Today: Dr Patrick Stokes, ‘Some Kierkegaardian Contributions to Analytic Philosophy of Personal Identity’

Deakin University philosophy seminar series
Dr Patrick Stokes (Deakin University) presents ‘The Naked Self: Some Kierkegaardian Contributions to Analytic Philosophy of Personal Identity’
Tuesday 6 March from 3.30-5pm in C2.05 on Deakin University’s Burwood campus, videolinked to ic1.108 on the Waurn Ponds campus

In 2012, Deakin University will be hosting a series of philosophy seminars. These seminars are planned for each Tuesday afternoon. For a full schedule of coming presentations, visit http://deakinphilosophicalsociety.com/calendar.

Today, Tuesday 6 March from 3.30-5pm in c2.05 on the Burwood campus (videolinked to ic1.108 on the Waurn Ponds campus), Dr Patrick Stokes from Deakin University will presents ‘The Naked Self: Some Kierkegaardian Contributions to Analytic Philosophy of Personal Identity’.

ABSTRACT
Kierkegaard is a philosopher with striking — and often confronting — things to say about the nature, structure, constitution and importance of selfhood, yet he his work has been almost totally absent from contemporary discussions of self and identity. I argue that Kierkegaard’s reflexive understanding of memory and anticipation, particularly his discussions of ‘contemporaneity’ as an experience of phenomenal co-presence with past and future events, offer useful insights for these discussions.

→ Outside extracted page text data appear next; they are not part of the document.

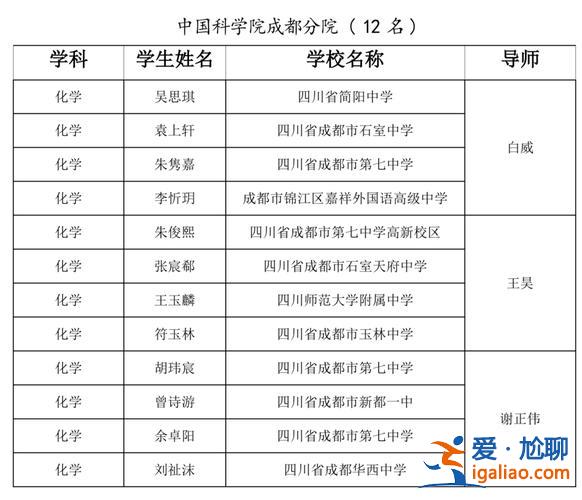 中国科学院成都分院（12 名）

| 学科 | 学生姓名 | 学校名称 | 导师 |
|---|---|---|---|
| 化学 | 吴思琪 | 四川省简阳中学 | 白威 |
| 化学 | 袁上轩 | 四川省成都市石室中学 | 白威 |
| 化学 | 朱隽嘉 | 四川省成都市第七中学 | 白威 |
| 化学 | 李忻玥 | 成都市锦江区嘉祥外国语高级中学 | 白威 |
| 化学 | 朱俊熙 | 四川省成都市第七中学高新校区 | 王昊 |
| 化学 | 张宸郗 | 四川省成都市石室天府中学 | 王昊 |
| 化学 | 王玉麟 | 四川师范大学附属中学 | 王昊 |
| 化学 | 符玉林 | 四川省成都市玉林中学 | 王昊 |
| 化学 | 胡玮宸 | 四川省成都市第七中学 | 谢正伟 |
| 化学 | 曾诗游 | 四川省成都市新都一中 | 谢正伟 |
| 化学 | 余卓阳 | 四川省成都市第七中学 | 谢正伟 |
| 化学 | 刘祉沫 | 四川省成都华西中学 | 谢正伟 |

爱·尬聊
igaliao.com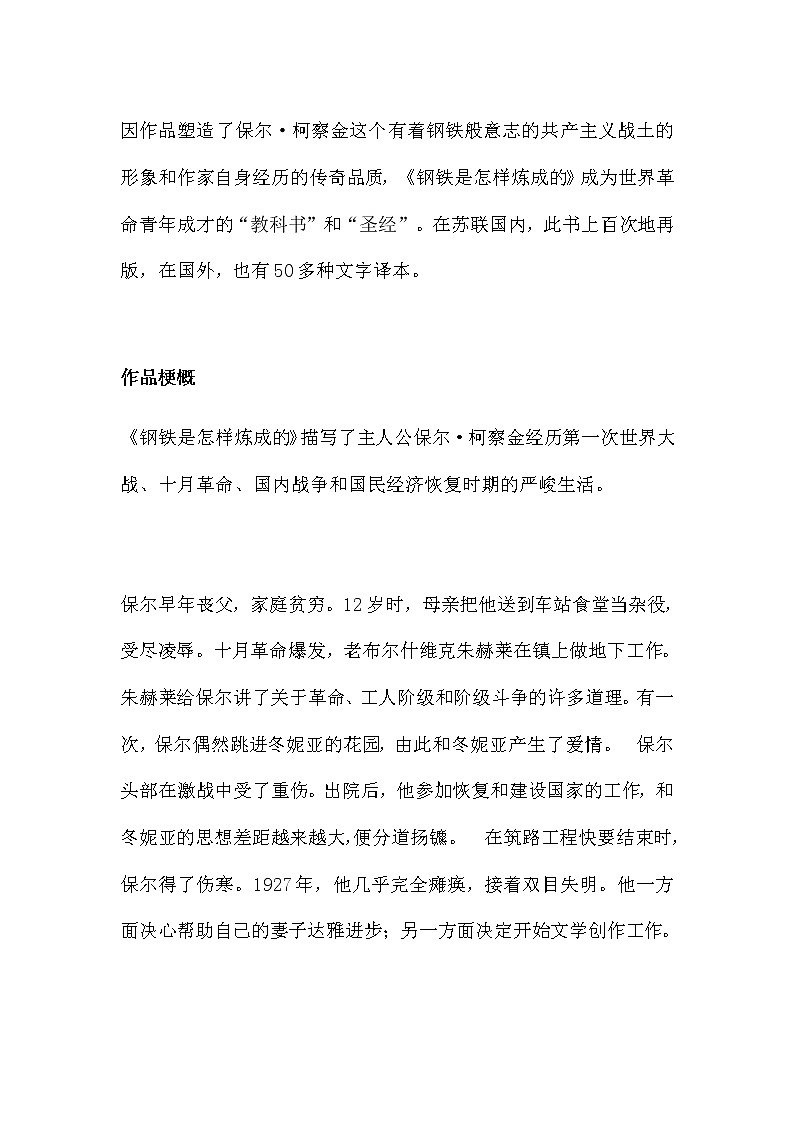 因作品塑造了保尔·柯察金这个有着钢铁般意志的共产主义战士的形象和作家自身经历的传奇品质，《钢铁是怎样炼成的》成为世界革命青年成才的“教科书”和“圣经”。在苏联国内，此书上百次地再版，在国外，也有50多种文字译本。

作品梗概

《钢铁是怎样炼成的》描写了主人公保尔·柯察金经历第一次世界大战、十月革命、国内战争和国民经济恢复时期的严峻生活。

保尔早年丧父，家庭贫穷。12岁时，母亲把他送到车站食堂当杂役，受尽凌辱。十月革命爆发，老布尔什维克朱赫莱在镇上做地下工作。朱赫莱给保尔讲了关于革命、工人阶级和阶级斗争的许多道理。有一次，保尔偶然跳进冬妮亚的花园，由此和冬妮亚产生了爱情。 保尔头部在激战中受了重伤。出院后，他参加恢复和建设国家的工作，和冬妮亚的思想差距越来越大，便分道扬镳。 在筑路工程快要结束时，保尔得了伤寒。1927年，他几乎完全瘫痪，接着双目失明。他一方面决心帮助自己的妻子达雅进步；另一方面决定开始文学创作工作。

However, Kierkegaard’s understanding of selfhood also challenges contemporary accounts of the self (both metaphysical and practical) due to its fundamentally normative, eschatologically-oriented nature, and its corresponding dual temporality. Ultimately, Kierkegaard offers an irreducibly first-personal, temporally-emplaced model of selfhood that points beyond some of the current impasses in personal identity theory.

Dr PATRICK STOKES
Patrick Stokes is Lecturer in Philosophy at Deakin University. His current research is concerned to bring Kierkegaard into dialogue with contemporary analytic philosophy, as well as to explore the temporal and perspectival aspects of the question of selfhood. He is the author of Kierkegaard’s Mirrors: Interest, Self and Moral Vision (Palgrave, 2010) and, with Adam Buben, the co-editor of Kierkegaard and Death (Indiana UP, 2011).

The 2012 Deakin University seminar series is hosted by the Alfred Deakin Research Institute, the Centre for Citizenship and Globalisation and the School of Humanities and Social Sciences at Deakin University.